> **EXERCISE REQUIREMENTS**:
(1) From the forum thread on the exchange outage below, list every comment title whose score is marked Funny.
(2) Rewrite the records below with "closest" swapped for "nearest", leaving everything else the same.

Re:Oh, my. (Score:5, Funny)
Well, that gives a new meaning to opening Windows to Dungeon Dimensions.
Ugly Day (Score:5, Informative)
It was an ugly day of finger-pointing and near-fixes, but in the end, it just left all the financial firms standing there staring at the Exchange. Definitely was a big deal--and it seemed like a lot of volume spilled over to US markets, creating volume related issues here.
MS should hurry up and patent.... (Score:5, Funny)
.... a method of controlling the market.
Patch Tuesday (Score:5, Funny)
Reliability? (Score:5, Funny)
Looks like someone needs to brush up on their buzzwords, specifically "mission critical" and "services no longer required".
Re:Reliability? (Score:5, Funny)
Looks like someone needs to brush up on their buzzwords, specifically "mission critical" and "services no longer required".
More like "Would you like fries with that?" and "Would you like to upsize?"
single page (Score:5, Informative)
I wish people would get into the habit of linking to the single page version of the FA [reuters.com].
Misleading summary (Score:5, Informative)
Re:Misleading summary (Score:5, Insightful)
Why the heck they were using MS Windows for this type of environment is stunning... Transactional processing which is the bulk of this type of setup is where Solaris and Linux excel. Any company that builds a system like that on .Net should be thown out on the street.
In short.. Not to rock on Windows, but different platforms always offer different strengths..
Re:Misleading summary (Score:5, Insightful)
As is normally the case M$ threw lots of money at the exchange to get it to switch unix/linux base to windows net so that M$ can tout that a major exchange is running windows.
Full page ads touting the switch and the reasons they cited were better through put and better up time.
They even had ads touting it here on /.
Re:Misleading summary (Score:5, Interesting)
Yep, I remembered and laughed so hard I had to put the images next to each other:
http://tipotheday.com/2008/09/08/microsofts-foot-in-mouth-london-stock-exchange/ [tipotheday.com]
Re:Misleading summary (Score:5, Insightful)
No... Actually I deal with this everyday. Windows is great for places where you need desktop apps or such. It also does well when you must have generic developers for web development.
Where Unix/Linux/BSD truly shines is on back office type transactional processing. There are many reasons for this, and have a long history at doing exactly this. Meaning, mainframes may not have every been considered sexy, but they ran critical systems in companies for decades with very little problems... Actually they built such a reputation that when they failed most instantly assumed it was a hardware failure... Working on them, however, takes a more polished developer...

> **EXCERPTED DATA**:

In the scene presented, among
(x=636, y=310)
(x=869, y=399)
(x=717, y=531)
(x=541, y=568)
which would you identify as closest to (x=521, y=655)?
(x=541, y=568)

> **TASK SOLUTIONS**:
(1)
Re:Oh, my.
MS should hurry up and patent....
Patch Tuesday
Reliability?
Re:Reliability?

(2)
In the scene presented, among
(x=636, y=310)
(x=869, y=399)
(x=717, y=531)
(x=541, y=568)
which would you identify as nearest to (x=521, y=655)?
(x=541, y=568)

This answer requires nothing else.